WHAT THE TASK ASKS: From the material below, give the number of lines that hold the string "charset" and nothing further.

>>>

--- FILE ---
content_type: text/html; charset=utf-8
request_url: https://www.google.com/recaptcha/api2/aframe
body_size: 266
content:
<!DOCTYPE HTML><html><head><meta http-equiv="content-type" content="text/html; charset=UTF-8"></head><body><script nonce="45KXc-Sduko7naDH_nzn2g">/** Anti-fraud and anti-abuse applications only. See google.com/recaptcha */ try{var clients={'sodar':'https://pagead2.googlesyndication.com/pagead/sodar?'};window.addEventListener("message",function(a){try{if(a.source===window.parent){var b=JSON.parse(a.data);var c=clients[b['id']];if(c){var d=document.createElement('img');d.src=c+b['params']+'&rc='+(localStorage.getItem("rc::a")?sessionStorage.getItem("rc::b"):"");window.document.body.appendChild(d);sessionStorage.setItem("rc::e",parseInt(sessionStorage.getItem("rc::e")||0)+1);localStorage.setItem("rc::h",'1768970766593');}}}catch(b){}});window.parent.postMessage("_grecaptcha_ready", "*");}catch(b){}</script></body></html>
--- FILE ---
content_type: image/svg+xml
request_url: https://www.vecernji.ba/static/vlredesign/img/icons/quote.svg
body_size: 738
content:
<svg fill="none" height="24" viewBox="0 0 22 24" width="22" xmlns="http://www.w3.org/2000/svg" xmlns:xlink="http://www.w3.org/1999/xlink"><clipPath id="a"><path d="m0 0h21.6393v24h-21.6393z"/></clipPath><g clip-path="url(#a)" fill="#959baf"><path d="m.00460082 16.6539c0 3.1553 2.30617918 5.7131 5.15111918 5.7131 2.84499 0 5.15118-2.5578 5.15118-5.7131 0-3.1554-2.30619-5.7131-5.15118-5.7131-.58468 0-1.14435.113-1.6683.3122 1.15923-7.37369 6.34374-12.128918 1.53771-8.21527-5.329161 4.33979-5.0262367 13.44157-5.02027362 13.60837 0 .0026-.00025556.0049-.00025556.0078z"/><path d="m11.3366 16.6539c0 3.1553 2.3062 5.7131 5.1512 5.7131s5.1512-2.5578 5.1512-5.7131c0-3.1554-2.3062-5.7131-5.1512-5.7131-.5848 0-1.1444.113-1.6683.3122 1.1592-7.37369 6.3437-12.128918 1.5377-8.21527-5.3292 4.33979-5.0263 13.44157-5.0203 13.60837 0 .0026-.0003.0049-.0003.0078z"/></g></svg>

<<<
>>>

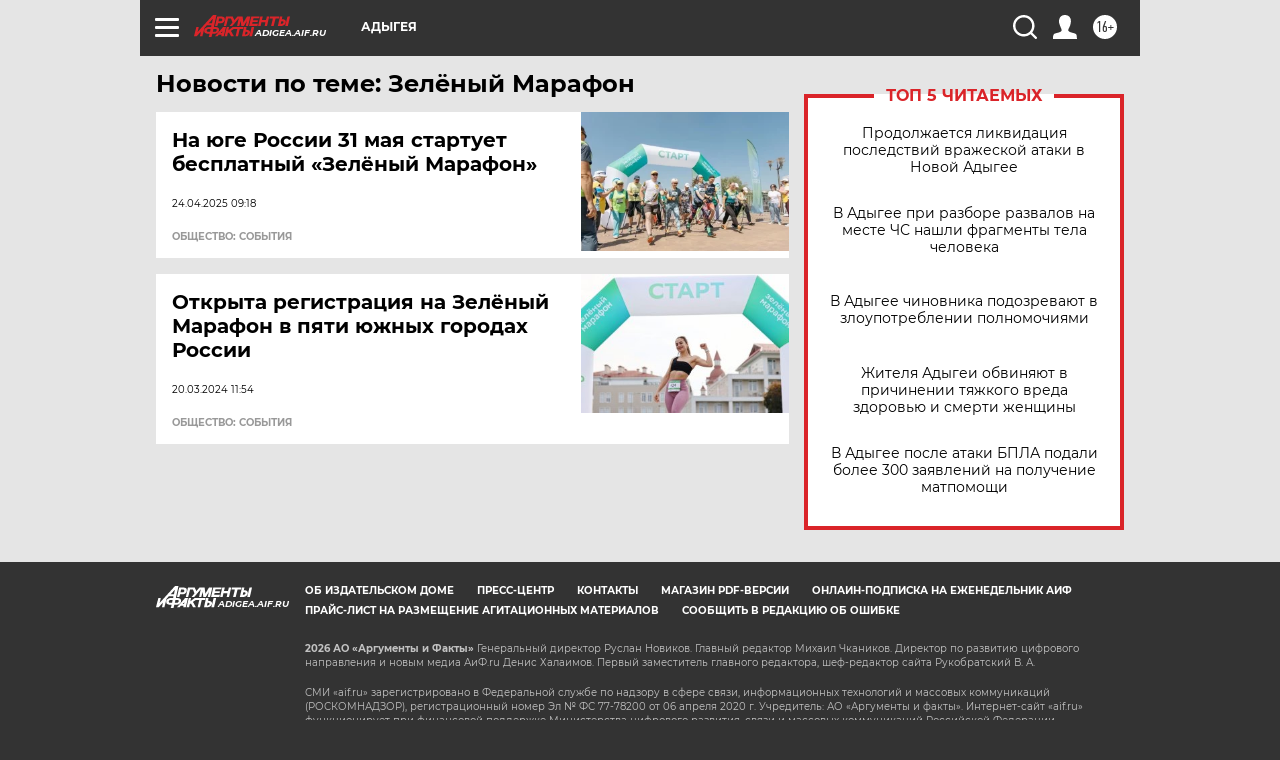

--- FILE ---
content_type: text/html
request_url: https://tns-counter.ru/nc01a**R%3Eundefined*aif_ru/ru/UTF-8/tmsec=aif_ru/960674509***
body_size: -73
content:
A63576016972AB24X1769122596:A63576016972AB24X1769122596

<<<

EXERCISE RESPONSE: 2